▶ [Information]:
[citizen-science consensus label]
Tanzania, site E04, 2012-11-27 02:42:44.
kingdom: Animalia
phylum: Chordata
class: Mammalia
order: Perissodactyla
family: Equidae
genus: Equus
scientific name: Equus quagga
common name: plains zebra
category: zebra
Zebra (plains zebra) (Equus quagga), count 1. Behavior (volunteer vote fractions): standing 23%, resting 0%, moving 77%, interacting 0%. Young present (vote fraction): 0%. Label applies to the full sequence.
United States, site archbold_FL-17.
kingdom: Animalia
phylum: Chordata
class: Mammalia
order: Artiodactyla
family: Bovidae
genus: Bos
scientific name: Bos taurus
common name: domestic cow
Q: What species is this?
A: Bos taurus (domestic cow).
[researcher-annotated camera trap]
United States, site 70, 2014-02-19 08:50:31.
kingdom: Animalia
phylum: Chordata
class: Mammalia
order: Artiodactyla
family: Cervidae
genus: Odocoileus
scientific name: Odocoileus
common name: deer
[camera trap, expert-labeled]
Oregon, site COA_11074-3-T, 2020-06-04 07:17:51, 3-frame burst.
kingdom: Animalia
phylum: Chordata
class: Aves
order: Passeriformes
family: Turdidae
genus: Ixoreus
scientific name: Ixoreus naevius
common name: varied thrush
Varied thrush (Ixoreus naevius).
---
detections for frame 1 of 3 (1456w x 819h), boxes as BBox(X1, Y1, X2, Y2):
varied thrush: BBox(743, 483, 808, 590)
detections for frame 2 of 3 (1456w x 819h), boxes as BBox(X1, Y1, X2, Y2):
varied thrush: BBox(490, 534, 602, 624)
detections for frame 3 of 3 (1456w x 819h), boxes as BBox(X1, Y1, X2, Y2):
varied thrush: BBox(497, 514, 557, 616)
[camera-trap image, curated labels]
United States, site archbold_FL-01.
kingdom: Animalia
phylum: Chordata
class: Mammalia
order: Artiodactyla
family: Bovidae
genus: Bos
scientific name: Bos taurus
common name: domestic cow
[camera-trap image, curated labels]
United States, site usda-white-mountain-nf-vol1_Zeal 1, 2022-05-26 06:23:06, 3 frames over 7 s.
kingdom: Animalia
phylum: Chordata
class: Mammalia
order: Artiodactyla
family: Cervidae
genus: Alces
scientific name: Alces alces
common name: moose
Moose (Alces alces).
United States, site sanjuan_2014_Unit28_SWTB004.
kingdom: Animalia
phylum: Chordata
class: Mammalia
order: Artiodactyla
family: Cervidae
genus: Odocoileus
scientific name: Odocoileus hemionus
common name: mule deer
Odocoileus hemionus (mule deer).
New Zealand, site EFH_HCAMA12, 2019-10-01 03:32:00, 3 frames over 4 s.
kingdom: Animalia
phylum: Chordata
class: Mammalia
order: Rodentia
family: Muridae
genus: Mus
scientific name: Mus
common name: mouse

▶ [To do]:
Report each line in the data above that holds the word "over" by copying it.

▶ [Response below]:
United States, site usda-white-mountain-nf-vol1_Zeal 1, 2022-05-26 06:23:06, 3 frames over 7 s.
New Zealand, site EFH_HCAMA12, 2019-10-01 03:32:00, 3 frames over 4 s.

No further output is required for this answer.